# The records
╭──

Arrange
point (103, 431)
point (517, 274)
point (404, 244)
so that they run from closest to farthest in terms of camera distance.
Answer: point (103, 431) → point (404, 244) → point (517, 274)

╰──
╭──

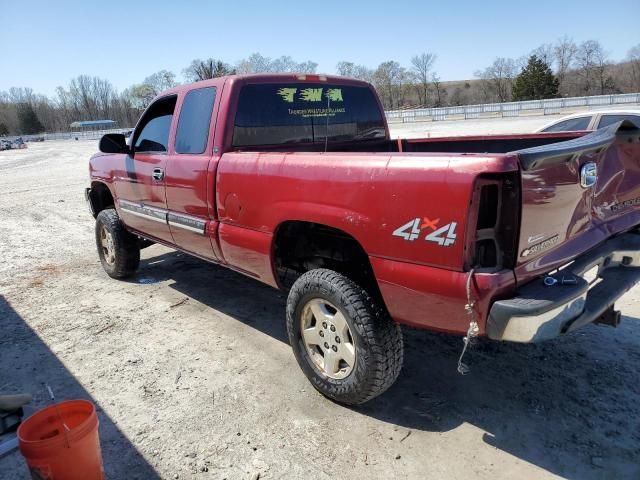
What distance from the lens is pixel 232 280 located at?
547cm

╰──

# Prompt
State how many lines in the records contain the word "point". Give only the number.

# Solution to the exercise
4